[Date Prev][Date Next] [Thread Prev][Thread Next] [Date Index] [Thread Index]

Bug#991967: #991967: Simply ACPI powerdown/reset issue?



On 9/19/2021 1:05 AM, Chuck Zmudzinski wrote:

Hello Elliott and Salvatore,

I noticed this bug on bullseye ever since I have been
running bullseye as a dom0, but my testing indicates
there is no problem with src:linux but the problem
appeared in src:xen with the 4.14 version of xen on
bullseye.

I ask Elliott if you are only seeing the problem on Debian's
xen-4.14 hypervisor? Also, which architecture, arm or
amd64? I only see the problem on the Debian xen-4.14
hypervisor, and I have only tested on amd64, and I
have found a fix for my amd64 system which is as
follows:

Motherboard: ASRock B85M Pro4, BIOS P2.50 12/11/2015,
with a Haswell CPU (core i5-4590S)

xen hypervisor version: 4.14.2+25-gb6a8c4f72d-2, amd64

linux kernel version: 5.10.46-4 (the current amd64 kernel
for bullseye)

Boot system: EFI, not using secure boot, booting xen
hypervisor and dom0 bullseye with grub-efi package for
bullseye, and it boots the xen-4.14-amd64.gz file, not
the xen-4.14-amd64.efi file.

I also tested a buster dom0 with the 4.19 series kernel
on the xen-4.14 hypervisor from bullseye and saw the
problem, but I did not see the problem with either
a buster (linux 4.19) or bullseye (linux 5.10) dom0 on
the xen-4.11 hypervisor, so I think the problem is
with the Debian version of the xen-4.14 hypervisor,
not with src:linux.

I also found a fix in src:xen:

I noticed the series of patches in debian/patches of the
4.14.2+25-gb6a8c4f72d-2 version of src:xen (and
earlier versions of xen-4.14 on Debian) have several patches
backported from the unstable branch of xen upstream. By
removing some of these patches from the patches
series of the src:xen package, the dom0 shuts down
as expected on my ASRock Haswell motherboard.
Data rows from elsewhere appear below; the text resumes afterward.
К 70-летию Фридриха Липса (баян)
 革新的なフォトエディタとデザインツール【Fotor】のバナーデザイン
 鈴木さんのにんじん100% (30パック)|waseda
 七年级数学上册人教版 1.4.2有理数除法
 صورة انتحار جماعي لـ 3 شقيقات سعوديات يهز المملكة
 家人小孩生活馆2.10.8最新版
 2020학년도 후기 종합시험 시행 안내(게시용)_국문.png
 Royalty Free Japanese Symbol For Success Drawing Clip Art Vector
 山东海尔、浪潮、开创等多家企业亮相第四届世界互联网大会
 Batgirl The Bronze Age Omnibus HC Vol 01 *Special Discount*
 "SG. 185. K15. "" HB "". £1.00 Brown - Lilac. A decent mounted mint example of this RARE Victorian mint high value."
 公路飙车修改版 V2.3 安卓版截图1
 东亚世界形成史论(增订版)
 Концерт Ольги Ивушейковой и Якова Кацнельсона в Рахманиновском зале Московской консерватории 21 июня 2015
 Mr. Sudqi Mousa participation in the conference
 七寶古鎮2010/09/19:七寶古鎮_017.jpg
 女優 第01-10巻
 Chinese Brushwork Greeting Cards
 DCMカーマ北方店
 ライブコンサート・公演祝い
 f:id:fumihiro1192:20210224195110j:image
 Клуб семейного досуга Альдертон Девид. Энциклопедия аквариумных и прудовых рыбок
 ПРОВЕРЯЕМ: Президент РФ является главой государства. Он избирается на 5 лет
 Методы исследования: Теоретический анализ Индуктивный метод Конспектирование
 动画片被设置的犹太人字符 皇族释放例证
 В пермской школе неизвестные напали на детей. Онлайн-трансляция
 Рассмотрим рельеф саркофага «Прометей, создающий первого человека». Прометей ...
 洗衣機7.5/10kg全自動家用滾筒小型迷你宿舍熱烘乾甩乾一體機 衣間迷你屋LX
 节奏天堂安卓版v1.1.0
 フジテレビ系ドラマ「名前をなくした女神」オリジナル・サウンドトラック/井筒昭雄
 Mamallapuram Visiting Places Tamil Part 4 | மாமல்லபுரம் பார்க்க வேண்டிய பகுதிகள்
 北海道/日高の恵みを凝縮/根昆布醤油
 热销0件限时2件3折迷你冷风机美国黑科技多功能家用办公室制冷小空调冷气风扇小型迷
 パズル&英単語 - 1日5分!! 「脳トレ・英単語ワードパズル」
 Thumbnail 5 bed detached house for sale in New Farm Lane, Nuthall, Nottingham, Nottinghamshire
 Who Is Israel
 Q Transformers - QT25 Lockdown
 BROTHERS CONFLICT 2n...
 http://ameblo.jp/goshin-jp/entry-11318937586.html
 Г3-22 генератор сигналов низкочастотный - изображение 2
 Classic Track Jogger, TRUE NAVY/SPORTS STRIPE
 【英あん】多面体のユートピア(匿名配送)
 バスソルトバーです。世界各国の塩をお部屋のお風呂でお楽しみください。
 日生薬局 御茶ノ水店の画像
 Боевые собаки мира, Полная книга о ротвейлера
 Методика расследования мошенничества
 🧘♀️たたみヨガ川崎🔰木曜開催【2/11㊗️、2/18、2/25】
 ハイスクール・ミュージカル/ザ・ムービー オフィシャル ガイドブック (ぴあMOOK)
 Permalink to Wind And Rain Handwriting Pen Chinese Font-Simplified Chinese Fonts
I rebuilt the src:xen package after removing the following
patches from the debian/patches series and the result
was that the computer shuts down as expected if I boot
using the patched hypervisor:

0027-xen-rpi4-implement-watchdog-based-reset.patch
0028-tools-python-Pass-linker-to-Python-build-process.patch
0029-xen-arm-acpi-Don-t-fail-if-SPCR-table-is-absent.patch
0030-xen-acpi-Rework-acpi_os_map_memory-and-acpi_os_unmap.patch
0031-xen-arm-acpi-The-fixmap-area-should-always-be-cleare.patch
0032-xen-arm-Check-if-the-platform-is-not-using-ACPI-befo.patch
0033-xen-arm-Introduce-fw_unreserved_regions-and-use-it.patch
0034-xen-arm-acpi-add-BAD_MADT_GICC_ENTRY-macro.patch
0035-xen-arm-traps-Don-t-panic-when-receiving-an-unknown-.patch

Most of these patches seem unrelated to the amd64
architecture and instead affect the arm architecture, and
removing all these patches is probably more than is needed to
fix this bug, but I removed them all because I could not find
them upstream on the 4.14 branch but instead only saw them
on the xen unstable branch upstream (I did not check if they are
on the 4.15 branch upstream), and I wanted to test
a true upstream 4.14 version without these seemingly
aggressive patches added by Debian from the unstable
branch of xen upstream, and I discovered by being
more conservative and not adding these patches from the
unstable branch upstream fixed the problem!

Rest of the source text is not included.